Two recent articles highlight the potential importance of stem cells in future treatments of neurological diseases. The Proto Magazine article “Fertile Ground” summarizes where things stand in the field of regenerative medicine—that is, attempts to repair brain circuits using replacement tissues such as stem cells. The Los Angeles Times article “Stem Cell Therapy to Be Tested on Spinal Cord Injuries” reports that the Food and Drug Administration (FDA) has approved a trial to use embryo-derived stem cells in the treatment of spinal cord injury, the first time human stem cells will be used to treat humans.
Stem cells are derived from early embryonic tissue and have the potential to differentiate into any of the 200 different cell types in the body. (We use the term “differentiate” to describe the process by which an immature cell changes into a more stable mature cell). The biotech company Geron, which will conduct the study mentioned by the Los Angeles Times, has been in the business of trying to apply human embryonic stem cells to human disease since just after the discovery of stem cells in 1998. Now, 11 years later, they are finally able to test such an application.
Several steps were necessary to reach this point. Perhaps most important, researchers had to take these primitive, immature cells and coax them into differentiating into a specific brain cell type. The Geron scientists didn’t try to make a nerve cell. Rather, they made a highly specialized cell called an oligodendrocyte (an “oligo”). These cells make the insulating material around a nerve fiber. Called myelin, this material acts like the insulation on a wire conducting electricity. When disrupted, the neuron fails to transmit the message, much as an electric current would be disrupted by faulty insulation. In animal models of spinal cord injury, such as studies conducted on rats, injecting a mixture of oligos and oligo precursors into the damaged spinal cord resulted in more myelin formation and recovery of motor function. And despite some concern, these cells did not differentiate into tumors. Thus the stage was set for review and approval by the FDA for use in humans.
The studies ahead
The next step will be to recruit research centers with a track record in treating spinal cord injury. The plan is to treat 10 patients seven to 14 days after the injury with a single injection of cells into the damaged spinal cord and then follow the patients for a year, or longer. This study is designed to ensure that the treatment is safe, but clinicians will also be looking for any signs of improvement.

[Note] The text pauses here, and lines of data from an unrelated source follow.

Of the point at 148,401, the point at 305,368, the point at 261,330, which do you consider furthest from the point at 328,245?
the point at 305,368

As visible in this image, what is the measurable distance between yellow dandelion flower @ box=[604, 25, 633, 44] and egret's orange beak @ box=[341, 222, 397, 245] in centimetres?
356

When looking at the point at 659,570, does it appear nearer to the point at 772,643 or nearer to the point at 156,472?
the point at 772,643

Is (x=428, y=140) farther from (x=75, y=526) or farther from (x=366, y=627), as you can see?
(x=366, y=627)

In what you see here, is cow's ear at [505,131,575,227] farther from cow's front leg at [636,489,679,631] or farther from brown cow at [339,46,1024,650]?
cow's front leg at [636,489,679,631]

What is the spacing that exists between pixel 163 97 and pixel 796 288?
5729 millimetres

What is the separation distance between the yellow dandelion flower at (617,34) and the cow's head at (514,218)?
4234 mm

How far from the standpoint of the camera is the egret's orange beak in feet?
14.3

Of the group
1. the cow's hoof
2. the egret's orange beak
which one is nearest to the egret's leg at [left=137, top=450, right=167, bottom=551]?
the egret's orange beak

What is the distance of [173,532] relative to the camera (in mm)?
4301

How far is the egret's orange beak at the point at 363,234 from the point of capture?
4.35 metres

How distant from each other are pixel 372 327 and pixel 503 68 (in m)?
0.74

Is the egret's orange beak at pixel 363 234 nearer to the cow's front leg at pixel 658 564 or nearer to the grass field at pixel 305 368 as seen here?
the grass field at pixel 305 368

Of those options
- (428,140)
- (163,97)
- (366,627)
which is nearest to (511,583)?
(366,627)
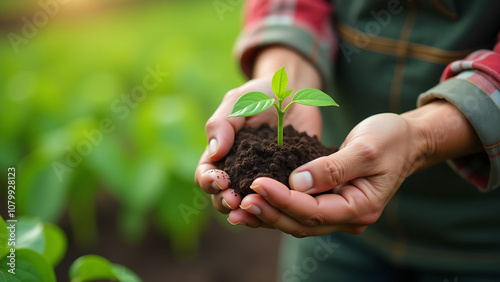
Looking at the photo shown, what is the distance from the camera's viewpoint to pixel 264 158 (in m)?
0.85

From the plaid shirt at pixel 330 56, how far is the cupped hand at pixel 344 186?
124 millimetres

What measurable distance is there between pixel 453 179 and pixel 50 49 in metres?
2.61

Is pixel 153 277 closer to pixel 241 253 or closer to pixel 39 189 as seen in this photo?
pixel 241 253

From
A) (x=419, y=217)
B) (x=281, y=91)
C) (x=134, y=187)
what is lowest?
(x=134, y=187)

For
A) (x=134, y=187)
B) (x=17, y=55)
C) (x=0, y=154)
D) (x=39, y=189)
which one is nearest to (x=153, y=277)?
(x=134, y=187)

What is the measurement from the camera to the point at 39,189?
1652 millimetres

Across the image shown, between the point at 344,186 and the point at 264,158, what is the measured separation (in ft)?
0.55

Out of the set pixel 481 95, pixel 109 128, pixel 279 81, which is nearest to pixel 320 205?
pixel 279 81

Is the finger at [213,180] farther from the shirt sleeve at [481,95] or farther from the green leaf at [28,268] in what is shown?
the shirt sleeve at [481,95]

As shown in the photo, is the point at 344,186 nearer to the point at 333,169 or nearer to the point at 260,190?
the point at 333,169

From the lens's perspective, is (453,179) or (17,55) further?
(17,55)

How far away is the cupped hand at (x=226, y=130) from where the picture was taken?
812mm

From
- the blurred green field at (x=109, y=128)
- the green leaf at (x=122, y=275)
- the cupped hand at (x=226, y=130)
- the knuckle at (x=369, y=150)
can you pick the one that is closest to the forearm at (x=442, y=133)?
the knuckle at (x=369, y=150)

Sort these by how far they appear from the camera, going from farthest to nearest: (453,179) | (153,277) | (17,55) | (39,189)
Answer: (17,55), (153,277), (39,189), (453,179)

The Geron researchers were wise to start with spinal cord injury, for which we have no effective therapies. They were also wise to choose a specific cell type, the oligo, with a specific function, to make myelin. Trying to make replacement nerve cells is much harder. Neurons have many different specific functions, and trying to replicate these functions is a real challenge.
However, even using oligos may not be that simple. If recovery occurs it might be because the implanted cells made new myelin, but there are other possibilities. These cells also produce substances that promote brain recovery, which can be released locally, at the site of injection. The mechanism of any effectiveness, if it occurs, will have to be explored in further animal experiments.
Where does all this leave us in relation to using stem cells to treat other neurologic problems, such as Alzheimer’s, stroke or Parkinson’s? There are other forms of stem cells, more differentiated than the immature ones from human embryos. These so-called “adult stem cells” also have the potential to differentiate but are already somewhere down the path to the ultimate cell type. Thus one can obtain “neural stem cells” that already exist in the brain and are destined to differentiate into various types of brain cells, and place them in the injured brain to promote recovery. Interestingly, almost at the same time as the FDA approval for the spinal cord injury study, British regulators approved a safety trial for using neural stem cells to treat stroke.
In the United States, the stem cell field has been held back by restrictions imposed on the use of embryonic stem cells in government-sponsored research. Those restrictions are now being lifted. Researchers who once relied on support from private industry or state programs will now be able to apply for federal funding. There is still a far distance to go, but the long-awaited first steps toward widespread stem cell therapies are about to take place.